Summer break plus the prospect of the pandemic in the rearview mirror has many people excited to plan a vacation. Road trips continue to be the preferred way to travel, according to AAA, and that preference, in part, is fueling an interest in RV purchases.
It’s easy to see why: Recreational vehicles allow travelers to control the safety and cleanliness of their environment, an ongoing concern even in a post-pandemic world. Plus, you often can bring many of the comforts of home on the road with you—including pets. But before you drive full speed ahead into #rvlife, consider these pros and cons.
Pro: There’s a big range of price points
As with cars and homes, RV prices range widely, from about $10,000 for a no-frills, pop-up camper to a half million dollars or more for luxury RVs. “You might be looking at a relatively small trailer that could be pulled by a typical family vehicle; others could be looking at those big land yachts that cost as much or more than an actual house,” says TIAA thought leader Daniel Ruppel. “That scale is really going to affect things.”

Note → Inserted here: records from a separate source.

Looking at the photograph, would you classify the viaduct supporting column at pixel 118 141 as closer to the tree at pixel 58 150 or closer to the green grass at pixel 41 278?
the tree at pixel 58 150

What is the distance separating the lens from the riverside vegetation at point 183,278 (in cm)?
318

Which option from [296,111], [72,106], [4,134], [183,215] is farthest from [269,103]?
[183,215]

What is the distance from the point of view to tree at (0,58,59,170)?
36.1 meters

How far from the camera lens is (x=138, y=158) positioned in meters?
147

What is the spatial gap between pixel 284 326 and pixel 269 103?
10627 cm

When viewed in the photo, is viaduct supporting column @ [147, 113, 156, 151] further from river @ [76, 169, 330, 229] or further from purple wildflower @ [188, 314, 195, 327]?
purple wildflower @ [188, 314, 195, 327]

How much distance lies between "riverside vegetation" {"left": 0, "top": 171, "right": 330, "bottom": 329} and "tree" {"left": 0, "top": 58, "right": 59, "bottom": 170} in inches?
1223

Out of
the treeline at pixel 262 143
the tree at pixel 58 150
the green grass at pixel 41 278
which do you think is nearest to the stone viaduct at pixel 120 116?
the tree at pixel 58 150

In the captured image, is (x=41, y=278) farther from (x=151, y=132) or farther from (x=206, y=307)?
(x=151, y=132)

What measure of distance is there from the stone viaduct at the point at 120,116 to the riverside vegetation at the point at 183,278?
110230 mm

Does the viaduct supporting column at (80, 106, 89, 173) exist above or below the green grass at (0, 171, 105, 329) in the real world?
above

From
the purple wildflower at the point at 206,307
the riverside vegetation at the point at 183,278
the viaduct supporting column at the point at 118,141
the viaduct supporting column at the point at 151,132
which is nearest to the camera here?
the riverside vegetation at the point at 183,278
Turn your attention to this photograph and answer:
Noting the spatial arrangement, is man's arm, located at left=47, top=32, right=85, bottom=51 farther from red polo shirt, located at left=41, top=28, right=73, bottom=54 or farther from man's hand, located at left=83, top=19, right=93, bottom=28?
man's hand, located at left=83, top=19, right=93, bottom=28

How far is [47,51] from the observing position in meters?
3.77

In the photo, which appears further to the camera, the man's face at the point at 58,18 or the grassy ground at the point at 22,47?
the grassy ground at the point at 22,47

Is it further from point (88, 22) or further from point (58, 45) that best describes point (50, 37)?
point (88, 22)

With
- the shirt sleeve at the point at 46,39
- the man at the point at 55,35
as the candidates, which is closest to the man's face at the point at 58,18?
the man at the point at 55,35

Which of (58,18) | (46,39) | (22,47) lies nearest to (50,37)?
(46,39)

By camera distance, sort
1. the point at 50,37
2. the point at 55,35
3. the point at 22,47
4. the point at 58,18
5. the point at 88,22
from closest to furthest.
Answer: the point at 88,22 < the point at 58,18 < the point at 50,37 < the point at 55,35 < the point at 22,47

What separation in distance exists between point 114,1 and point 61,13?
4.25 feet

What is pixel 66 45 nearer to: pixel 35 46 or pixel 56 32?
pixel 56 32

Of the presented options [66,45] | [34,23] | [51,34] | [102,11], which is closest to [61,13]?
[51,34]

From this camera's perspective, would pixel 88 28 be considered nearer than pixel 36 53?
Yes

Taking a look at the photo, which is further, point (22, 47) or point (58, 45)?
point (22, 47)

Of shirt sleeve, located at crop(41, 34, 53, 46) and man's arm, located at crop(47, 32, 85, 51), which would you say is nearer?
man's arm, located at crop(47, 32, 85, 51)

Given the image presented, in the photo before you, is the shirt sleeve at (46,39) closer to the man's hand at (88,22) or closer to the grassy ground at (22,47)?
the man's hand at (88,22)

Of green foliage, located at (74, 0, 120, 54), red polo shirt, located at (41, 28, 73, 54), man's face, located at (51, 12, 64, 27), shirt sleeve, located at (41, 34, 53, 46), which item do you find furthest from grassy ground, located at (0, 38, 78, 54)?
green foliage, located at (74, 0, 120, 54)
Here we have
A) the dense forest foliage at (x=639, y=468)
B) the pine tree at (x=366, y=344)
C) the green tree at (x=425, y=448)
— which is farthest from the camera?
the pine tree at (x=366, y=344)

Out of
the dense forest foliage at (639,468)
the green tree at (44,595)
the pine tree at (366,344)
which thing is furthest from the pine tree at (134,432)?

Con: The sticker price is just the start
There’s also sales tax to consider, which can be significant, depending on the RV’s sticker price and where you buy. “In all but five states, there will be sales tax, typically, for the purchase of that RV,” Ruppel says. “And if the sales tax is 4% or more, on some of these big RVs, that’s a pretty hefty sales tax bill.” Even if you purchase an RV in a state with no sales tax, you may owe sales tax in the state in which you reside and where the vehicle is registered.
Pro: There may be tax benefits
Depending on your financial situation, the sales tax on your RV purchase may qualify as a “major purchase” for a one-time tax deduction on your federal return. Should you finance the RV, you also may qualify for a mortgage-interest deduction, much like a vacation home.
“If you don’t usually itemize, [an RV purchase] might push you into an area where itemizing might make sense,” says Ruppel. “It’s best to consult with a tax advisor before acting based on these deductions, as they may not bear out as well as folks think.”
Con: Depreciation is a real concern
When it comes to value, brand-new RVs are more like brand-new cars than homes in that they depreciate steeply once you drive them off the sales lot. Unless you have money to burn or very specific specs in mind that you’re not willing to budge on, consider looking into buying a used RV.
Pro: You could potentially earn rental income
“Some folks who own an RV may participate in a business, in essence, where they are renting out that RV, much like a vacation home,” Ruppel says. Think Airbnb. “Rental income can help defray some of the costs you would otherwise bear completely.”
There are RV share programs where owners can rent out their RVs for part of the year, he adds. Keep good financial records, as the expenses associated with renting out your RV are potentially deductible on your Schedule C.
Con: With rental income comes risk and responsibility
When you consider that the median annual usage for an RV is 20 days a year, renting it to other travelers the rest of the time seems like a no-brainer. Keep in mind, however, that you’ll assume financial risks similar to a landlord. “There’s the aspect of potentially renting out an RV part-time and it comes back damaged,” says TIAA thought leader Rob Stevens. “It’s like renting a home. Are you willing to take someone to small claims court? It’s a practicality you have to be prepared for.”
Pro: The RV community is knowledgeable about costs
“You can use social media to do your homework,” says Shelly-Ann Eweka, Senior Director, Advice & Financial Planning Strategy at TIAA. RV experts and influencers abound on You-Tube, Instagram and other social platforms. “You can watch some of their videos and see how much they spend on costs for water, propane, maintenance, and things like that.”
Insurance and off-season storage are two significant costs you’ll want to account for in your budget, and don’t forget to factor in smaller costs that add up quickly, like tolls.
Con: Some costs can be harder to account for
As much as you can anticipate the costs associated with RV ownership, some factors—such as the price of gas—are inherently volatile. “[People often say] ‘Your mileage may vary’—YMMV—and in this case, it matters quite literally,” Ruppel says. “Some big gas guzzlers are getting seven miles to the gallon.” Be sure to build some flexibility into your budget to account for the fluctuating price of gas as well as maintenance and unforeseen repairs. “A lot of the maintenance costs and parts are generally higher than your typical vehicle because it's rather specialized,” he says.